Furthermore, genome-wide uniformity of coverage makes WGS, rather than WES, suitable for CNV detection (Gilissen et al. 2014; Meienberg et al. 2015). In our samples, the coefficient of variation (cv = SD/mean) in coverage among the exons of an individual is on average about 4 times larger in WES than in PCR-free WGS (0.59 vs. 0.14). Admittedly, the relative lack of uniform coverage in WES does not appear to result from an increased noise level, since the inter-individual cv per exon is comparable in WES and WGS (0.08 vs. 0.09). In other words, the additional variability of WES coverage appears to be reproducible and, hence, can in principle be normalized in silico. However, such normalization algorithms are relatively complex, need to be calibrated for each enrichment protocol (Szatkiewicz et al. 2013), and allow only the detection of CNVs affecting the enriched genomic region. Moreover, gapless WGS also offers the detection of structural variants (SVs) based on paired and split reads, enabling the detection of (copy neutral) SVs at base-pair resolution (Escaramis et al. 2015). Thus, in our opinion, WGS will likely replace array techniques in CNV detection whereas WES might not.

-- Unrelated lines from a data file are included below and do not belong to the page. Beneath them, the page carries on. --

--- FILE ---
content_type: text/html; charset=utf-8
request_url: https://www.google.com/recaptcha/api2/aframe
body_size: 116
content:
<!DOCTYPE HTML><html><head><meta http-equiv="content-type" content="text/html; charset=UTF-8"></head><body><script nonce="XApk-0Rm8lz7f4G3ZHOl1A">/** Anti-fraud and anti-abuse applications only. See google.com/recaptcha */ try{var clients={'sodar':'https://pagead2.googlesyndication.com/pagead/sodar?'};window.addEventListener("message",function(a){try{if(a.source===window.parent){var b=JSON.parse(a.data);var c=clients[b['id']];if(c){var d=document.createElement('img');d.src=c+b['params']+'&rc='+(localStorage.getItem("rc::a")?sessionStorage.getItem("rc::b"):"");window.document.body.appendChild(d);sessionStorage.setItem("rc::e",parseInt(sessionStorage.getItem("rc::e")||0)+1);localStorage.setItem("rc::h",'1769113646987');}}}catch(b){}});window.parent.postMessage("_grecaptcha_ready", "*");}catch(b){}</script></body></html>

WGS is available worldwide in laboratories that have high-throughput sequencing capacities of at least 60× \( 3*{10^9} \) bp as well as appropriate hard- and software resources to handle and interpret large WGS files. One may argue that WGS is more expensive than NGS with selective capturing of targets. Indeed, genetic mosaics and somatic cancer gene panels require several 100-fold sequencing depths to detect low-frequency non-reference variants, so that WGS would currently be too expensive for these applications. Otherwise, however, sequencing costs decline steadily and data interpretation efforts can be curtailed by in silico selection of relevant WGS parts. Considering that these parts are subject to change, selective capturing will require re-sequencing of unsolved cases, while with WGS only the re-analysis of existing data will be necessary. In addition, one may argue that WGS implies incidental findings of mutations not related to the patient’s present disease and findings of variants with uncertain or incomplete effect. Again, overload with such findings can be prevented by reducing the WGS data to virtual gene panels of interest. Thus, we and others (Belkadi et al. 2015; Lelieveld et al. 2015) believe that WGS is more powerful than WES in detecting exome variants so that future NGS diagnostics of Mendelian disorders will not involve capturing techniques anymore. In addition to previous studies, our present data show that PCR-free WGS provides an even more uniform and complete coverage of the exome than WGS with PCR during library preparation.

In conclusion, the performance of WES is sensitive to sequence (GC) content as well as capturing design and enrichment. Hence, WES does not entirely serve its purpose, whereas novel PCR-free WGS provides hitherto unprecedented complete coverage of the exome and other clinically relevant genomic sequences. The advantage of WGS therefore does not only include the identification of non-coding pathogenic variation, but, in view of its more complete exomic coverage as presented here, it is simply the better WES. As such, PCR-free WGS has to be considered as the most comprehensive second-tier genomic test. With sequencing costs further declining and by using appropriate virtual panels, WGS even has the potential to entirely replace WES and other techniques that involve selective capturing of target sequences.